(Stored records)
— start —

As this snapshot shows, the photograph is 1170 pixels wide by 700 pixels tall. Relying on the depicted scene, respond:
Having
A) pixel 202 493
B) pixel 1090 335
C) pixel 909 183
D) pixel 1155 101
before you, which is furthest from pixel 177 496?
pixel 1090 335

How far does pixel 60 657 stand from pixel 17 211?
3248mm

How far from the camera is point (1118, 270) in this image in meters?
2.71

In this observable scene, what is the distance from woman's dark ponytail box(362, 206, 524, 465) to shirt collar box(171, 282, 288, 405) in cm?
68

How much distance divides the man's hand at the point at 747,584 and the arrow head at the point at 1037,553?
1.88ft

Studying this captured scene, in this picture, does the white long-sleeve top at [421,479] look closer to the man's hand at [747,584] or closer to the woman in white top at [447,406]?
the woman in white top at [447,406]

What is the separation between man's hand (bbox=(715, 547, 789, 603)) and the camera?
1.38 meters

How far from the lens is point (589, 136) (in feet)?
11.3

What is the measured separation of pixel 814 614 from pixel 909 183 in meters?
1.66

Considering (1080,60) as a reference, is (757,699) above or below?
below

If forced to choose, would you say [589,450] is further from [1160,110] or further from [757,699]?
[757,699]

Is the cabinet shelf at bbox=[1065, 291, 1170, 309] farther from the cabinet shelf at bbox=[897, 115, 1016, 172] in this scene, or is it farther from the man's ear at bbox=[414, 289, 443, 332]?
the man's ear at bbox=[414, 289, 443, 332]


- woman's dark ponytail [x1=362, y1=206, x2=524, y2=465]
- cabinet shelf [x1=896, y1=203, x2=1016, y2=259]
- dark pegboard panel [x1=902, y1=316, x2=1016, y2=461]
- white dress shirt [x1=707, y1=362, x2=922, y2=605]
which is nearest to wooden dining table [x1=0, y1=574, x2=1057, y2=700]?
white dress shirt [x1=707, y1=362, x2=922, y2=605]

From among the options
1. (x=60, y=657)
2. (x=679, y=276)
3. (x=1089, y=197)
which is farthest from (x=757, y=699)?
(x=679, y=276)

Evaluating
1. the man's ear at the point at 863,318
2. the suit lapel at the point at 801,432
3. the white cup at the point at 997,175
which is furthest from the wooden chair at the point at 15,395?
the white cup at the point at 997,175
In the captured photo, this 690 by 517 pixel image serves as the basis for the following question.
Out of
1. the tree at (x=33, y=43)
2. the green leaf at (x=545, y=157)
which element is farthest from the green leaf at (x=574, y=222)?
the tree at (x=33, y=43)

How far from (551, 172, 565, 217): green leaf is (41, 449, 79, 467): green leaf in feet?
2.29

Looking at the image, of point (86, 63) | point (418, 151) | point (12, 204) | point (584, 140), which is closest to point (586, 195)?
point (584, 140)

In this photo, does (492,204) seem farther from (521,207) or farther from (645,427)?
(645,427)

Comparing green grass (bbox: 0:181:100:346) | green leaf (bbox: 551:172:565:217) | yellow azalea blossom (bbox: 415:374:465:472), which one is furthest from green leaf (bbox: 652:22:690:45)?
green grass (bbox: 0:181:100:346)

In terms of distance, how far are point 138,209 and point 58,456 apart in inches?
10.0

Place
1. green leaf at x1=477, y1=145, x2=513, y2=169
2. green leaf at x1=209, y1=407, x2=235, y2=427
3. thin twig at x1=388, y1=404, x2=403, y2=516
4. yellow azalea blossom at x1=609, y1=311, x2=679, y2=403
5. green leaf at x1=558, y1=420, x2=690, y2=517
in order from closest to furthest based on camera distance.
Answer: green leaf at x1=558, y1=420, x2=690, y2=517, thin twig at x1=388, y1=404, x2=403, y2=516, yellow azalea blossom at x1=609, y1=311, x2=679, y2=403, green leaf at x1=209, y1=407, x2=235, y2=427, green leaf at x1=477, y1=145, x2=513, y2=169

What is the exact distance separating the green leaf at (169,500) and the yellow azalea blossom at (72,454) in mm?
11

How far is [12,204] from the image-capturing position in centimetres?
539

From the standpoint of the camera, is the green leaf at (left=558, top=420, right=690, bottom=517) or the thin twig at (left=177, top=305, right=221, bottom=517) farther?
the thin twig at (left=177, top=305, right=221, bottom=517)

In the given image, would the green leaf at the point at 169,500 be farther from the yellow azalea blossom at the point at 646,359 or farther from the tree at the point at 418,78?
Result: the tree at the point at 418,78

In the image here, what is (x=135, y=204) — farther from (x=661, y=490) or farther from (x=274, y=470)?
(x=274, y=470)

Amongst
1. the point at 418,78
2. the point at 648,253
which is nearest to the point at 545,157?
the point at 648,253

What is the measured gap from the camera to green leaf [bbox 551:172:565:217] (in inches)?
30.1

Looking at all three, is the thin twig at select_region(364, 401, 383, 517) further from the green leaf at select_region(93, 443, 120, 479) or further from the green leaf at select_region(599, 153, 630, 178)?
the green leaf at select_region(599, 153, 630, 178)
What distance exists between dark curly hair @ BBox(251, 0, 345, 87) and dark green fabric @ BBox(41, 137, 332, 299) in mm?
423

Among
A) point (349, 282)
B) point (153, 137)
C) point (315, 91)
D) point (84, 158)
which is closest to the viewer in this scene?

— end —

Set out exactly the run of lines that begins at the line holding "What is the measured gap" and ends at the last line of the data.

What is the measured gap from the camera to green leaf [bbox 551:172:565:217] (in inches)?
30.1

Looking at all three, is the thin twig at select_region(364, 401, 383, 517) further from the green leaf at select_region(93, 443, 120, 479) or further from the green leaf at select_region(599, 153, 630, 178)?
the green leaf at select_region(599, 153, 630, 178)
What distance exists between dark curly hair @ BBox(251, 0, 345, 87) and dark green fabric @ BBox(41, 137, 332, 299) in mm?
423

Among
A) point (349, 282)
B) point (153, 137)
C) point (315, 91)
D) point (84, 158)
which is closest to the viewer in this scene?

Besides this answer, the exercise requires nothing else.